# lathe speed setup



## goldenoldie (Dec 6, 2014)

how com no one responds to my posts?


----------



## Gshepherd (May 16, 2012)

Well I will bite…. Sitting here taking a break at 140am doing some glueups…

So what exactly is our question? Be more Specific….


----------



## Sawdust2012 (Sep 17, 2013)

I think you may be making the same mistake I did early on. Your questions are posted as comments on your profile page. No one would see them unless they looked at your page.


----------



## mrg (Mar 10, 2010)

Yes, you posted your first two questions on your home page comments section.

Repost them in the forums section and someone will answer them.

Oh and welcome to Lumberjocks.


----------



## Wildwood (Jul 22, 2012)

Are you talking about adding a countershaft as seen on this lathe?

http://vintagemachinery.org/photoindex/detail.aspx?id=16622


----------



## goldenoldie (Dec 6, 2014)

> _EXERCISE DATA_:
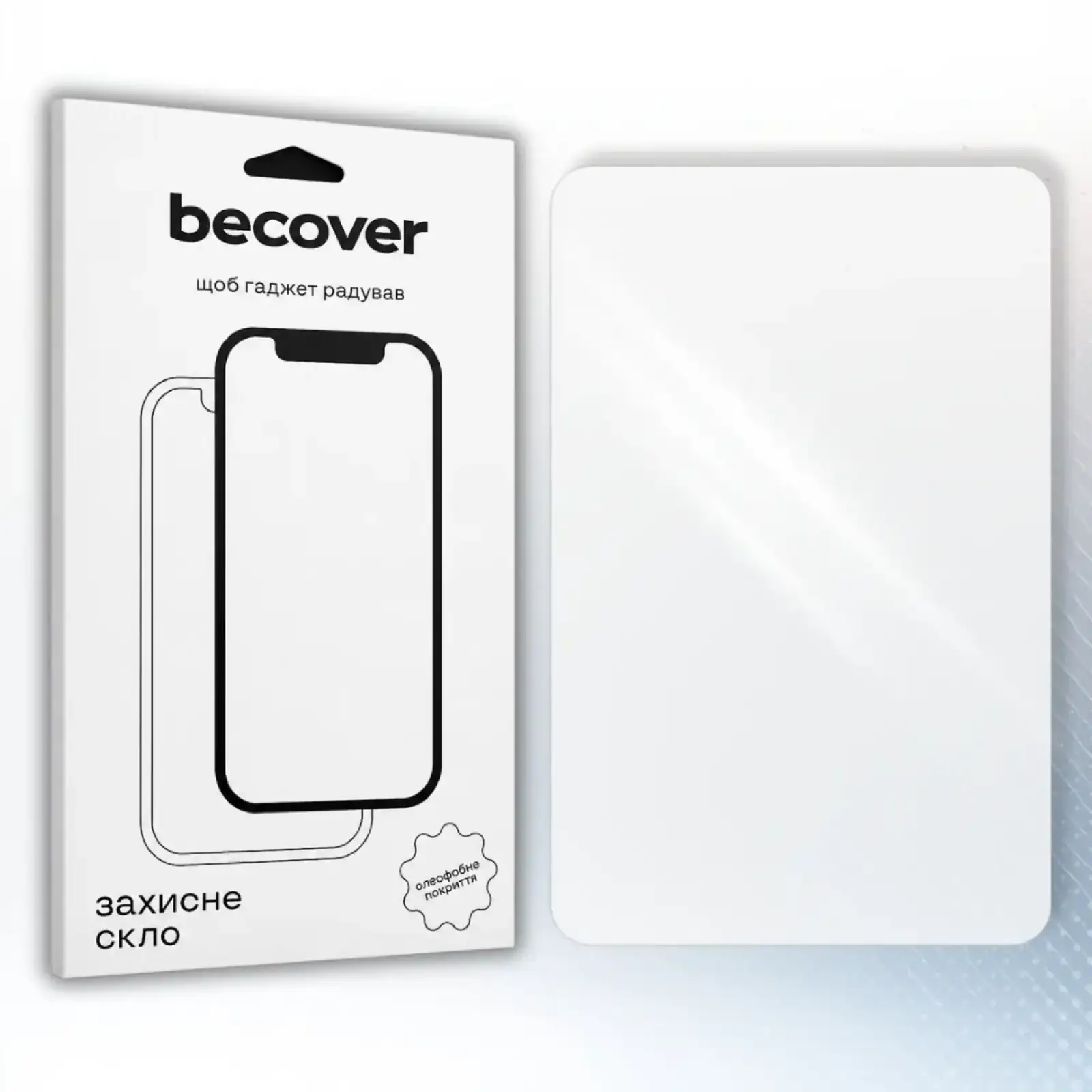 Захисне скло BeCover для Teclast Tab T65 / T65 Plus 13.4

> _TASKS TO PERFORM_:
**a.** Name every distinct username that appears as a poster in the lathe speed setup thread.
**b.** Answer these questions from the lathe speed setup thread:
(i) What is Gshepherd doing while taking a break?
(ii) According to Sawdust2012, where were the questions posted?
(iii) What site does mrg welcome the poster to?
**c.** Write out the portion of the lathe speed setup thread starting at "## Sawdust2012 (Sep" and ending at "will answer them.".
The listing comes from a separate source with no connection to the lathe speed setup thread.

> _TASK-BY-TASK SOLUTIONS_:
**a.** goldenoldie, Gshepherd, Sawdust2012, mrg, Wildwood

**b.**
(i) Doing some glueups.
(ii) As comments on the poster's profile page.
(iii) Lumberjocks.

**c.**
## Sawdust2012 (Sep 17, 2013)

I think you may be making the same mistake I did early on. Your questions are posted as comments on your profile page. No one would see them unless they looked at your page.


----------



## mrg (Mar 10, 2010)

Yes, you posted your first two questions on your home page comments section.

Repost them in the forums section and someone will answer them.